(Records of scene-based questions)

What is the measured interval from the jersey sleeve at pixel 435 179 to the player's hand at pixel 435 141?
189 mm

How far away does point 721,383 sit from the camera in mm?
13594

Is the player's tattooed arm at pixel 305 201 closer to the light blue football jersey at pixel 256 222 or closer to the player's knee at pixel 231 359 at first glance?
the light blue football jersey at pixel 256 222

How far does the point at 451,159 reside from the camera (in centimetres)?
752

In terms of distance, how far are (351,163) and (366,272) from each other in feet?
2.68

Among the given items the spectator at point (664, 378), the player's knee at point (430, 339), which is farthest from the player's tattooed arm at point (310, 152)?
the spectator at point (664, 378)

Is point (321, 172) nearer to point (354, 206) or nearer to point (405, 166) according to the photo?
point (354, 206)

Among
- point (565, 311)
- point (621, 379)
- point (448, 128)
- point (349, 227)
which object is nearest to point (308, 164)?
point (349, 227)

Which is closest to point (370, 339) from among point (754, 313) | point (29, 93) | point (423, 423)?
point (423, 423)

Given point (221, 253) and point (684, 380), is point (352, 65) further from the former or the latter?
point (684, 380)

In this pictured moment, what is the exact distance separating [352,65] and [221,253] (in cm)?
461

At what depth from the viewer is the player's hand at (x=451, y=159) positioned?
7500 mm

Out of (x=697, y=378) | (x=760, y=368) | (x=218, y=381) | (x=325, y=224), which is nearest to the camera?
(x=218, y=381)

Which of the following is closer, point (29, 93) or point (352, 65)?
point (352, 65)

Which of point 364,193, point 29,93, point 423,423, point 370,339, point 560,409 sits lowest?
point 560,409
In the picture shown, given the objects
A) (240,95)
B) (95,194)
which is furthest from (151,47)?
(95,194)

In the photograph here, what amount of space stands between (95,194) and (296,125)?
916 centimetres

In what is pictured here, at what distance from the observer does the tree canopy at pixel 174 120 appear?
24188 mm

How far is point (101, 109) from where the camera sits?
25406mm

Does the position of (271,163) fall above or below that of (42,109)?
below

## What you have to do
Send back all of the entries exactly, with nothing missing.

## Final result
What is the measured interval from the jersey sleeve at pixel 435 179 to the player's hand at pixel 435 141?
189 mm

How far away does point 721,383 sit from the camera in mm?
13594

Is the player's tattooed arm at pixel 305 201 closer to the light blue football jersey at pixel 256 222 or closer to the player's knee at pixel 231 359 at first glance?
the light blue football jersey at pixel 256 222

How far does the point at 451,159 reside from the camera (in centimetres)?
752

In terms of distance, how far are (351,163) and (366,272) from each other in feet?
2.68

Among the given items the spectator at point (664, 378), the player's knee at point (430, 339), which is farthest from the player's tattooed arm at point (310, 152)?
the spectator at point (664, 378)

Is point (321, 172) nearer to point (354, 206) or nearer to point (405, 166) according to the photo?
point (354, 206)

Among
- point (565, 311)
- point (621, 379)
- point (448, 128)
- point (349, 227)
which object is nearest to point (308, 164)?
point (349, 227)

Which is closest to point (370, 339) from among point (754, 313) | point (29, 93) | point (423, 423)?
point (423, 423)

Given point (221, 253) and point (684, 380), is point (352, 65) further from the former or the latter?
point (684, 380)

In this pictured moment, what is the exact distance separating [352,65] and [221,253] (in cm)?
461

At what depth from the viewer is the player's hand at (x=451, y=159) positioned?
7500 mm

Out of (x=697, y=378) | (x=760, y=368) | (x=218, y=381) | (x=325, y=224), which is nearest to the camera?
(x=218, y=381)

Which of the following is closer, point (29, 93) or point (352, 65)?
point (352, 65)

Which of point 364,193, point 29,93, point 423,423, point 370,339, point 560,409 sits lowest?
point 560,409
In the picture shown, given the objects
A) (240,95)
B) (95,194)
which is furthest from (151,47)?
(95,194)

In the photograph here, what amount of space stands between (95,194) and (296,125)?
916 centimetres

In what is pictured here, at what distance from the observer does the tree canopy at pixel 174 120 appear?
24188 mm

How far is point (101, 109) from where the camera sits?
25406mm

Does the position of (271,163) fall above or below that of (42,109)?
below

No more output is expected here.